April 23, 2026
Bridge over troubled browsers
Anthropic's Claude Desktop App Installs Undisclosed Native Messaging Bridge
Users split: normal feature or sneaky shortcut that skips your browser’s safeguards
TLDR: Anthropic’s Mac app pre‑installs a bridge so its browser add‑on can talk to a local helper, raising privacy and security questions. Commenters split between “standard extension plumbing” and “sneaky pre‑approval,” with EU privacy worries and a side of “Chrome does worse” sparking extra drama.
Anthropic’s Claude Desktop on Mac quietly drops a “bridge” that lets its Chrome-style browser add‑on talk directly to a local helper app—even if you don’t have a Chromium browser yet. So when you later install one, it’s already pre‑cleared. Security folks say this bypasses normal browser walls and could read pages, autofill, or screen‑grab if abused. Cue drama: one top comment grimaced, “not as ethical as they say,” while another coder confessed they just learned about this and actually want it to connect their browser to local tools. Researchers warn crafty sites can trick helpers; even Anthropic’s own data suggests it still slips sometimes.
The thread is a tug‑of‑war. A defender waved it off as a “nothing‑burger,” noting you still must install the extension and click a permission that literally says it can talk to native apps.

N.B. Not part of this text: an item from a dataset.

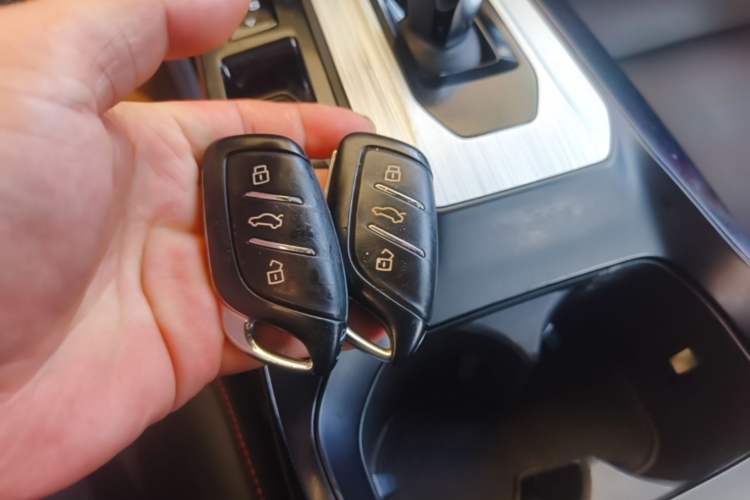 Used MG 5 2021 300TGI DCT Elegant Luxury Edition Interior 1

Others went full “whataboutism”: “Chrome does worse.” Then came meta‑drama: a prior post was flagged off the front page, fueling conspiracy vibes. Privacy hawks name‑dropped EU rules, while pros advised checking your Library folders for surprise bridge files. The mood: half “standard plumbing,” half “sneaky pre‑approval,” with meme‑energy of “trust‑but‑verify.” Expect audits, patches, and many “is this normal?” debates as regulators and users poke at the fine print.
Key Points
- •Claude Desktop for macOS installs a Native Messaging manifest pre-authorizing three Chromium extension IDs, including Claude for Chrome.

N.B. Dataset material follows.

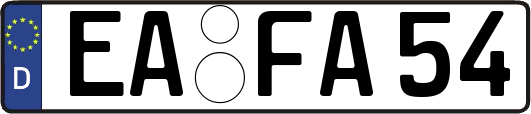 EA-FA54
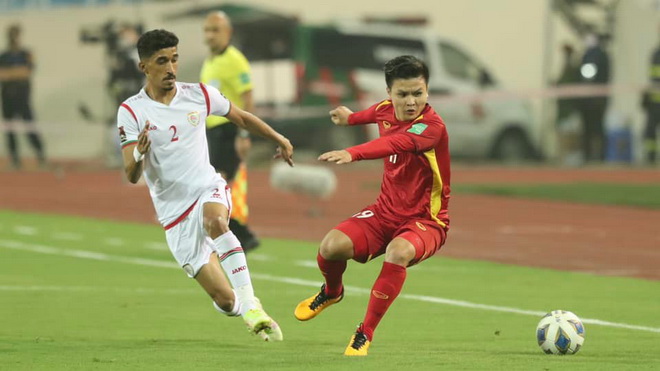 kết quả bóng đá Việt Nam 0-1 Oman, HLV Park Hang Seo, họp báo HLV Park Hang Seo, bxh vòng loại thứ ba World Cup châu Á, Việt Nam vs Nhật Bản, Quang Hải, Hùng Dũng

- •The manifest is installed even if no Chromium-based browser is present, enabling automatic extension-to-native communication later without new consent.
- •Native Messaging bridges run with user OS privileges and bypass the browser sandbox, enabling actions like reading pages, autofilling forms, screen capture, and using authenticated sessions.
- •Anthropic’s safety metrics report prompt-injection vulnerability rates of 23.6% (no mitigations) and 11.2% (with current mitigations), which could enable pivoting through the bridge.
- •Mitigations include removing unexpected manifests from ~/Library or /Library; the article anticipates EU regulatory scrutiny and potential Anthropic advisories or patches.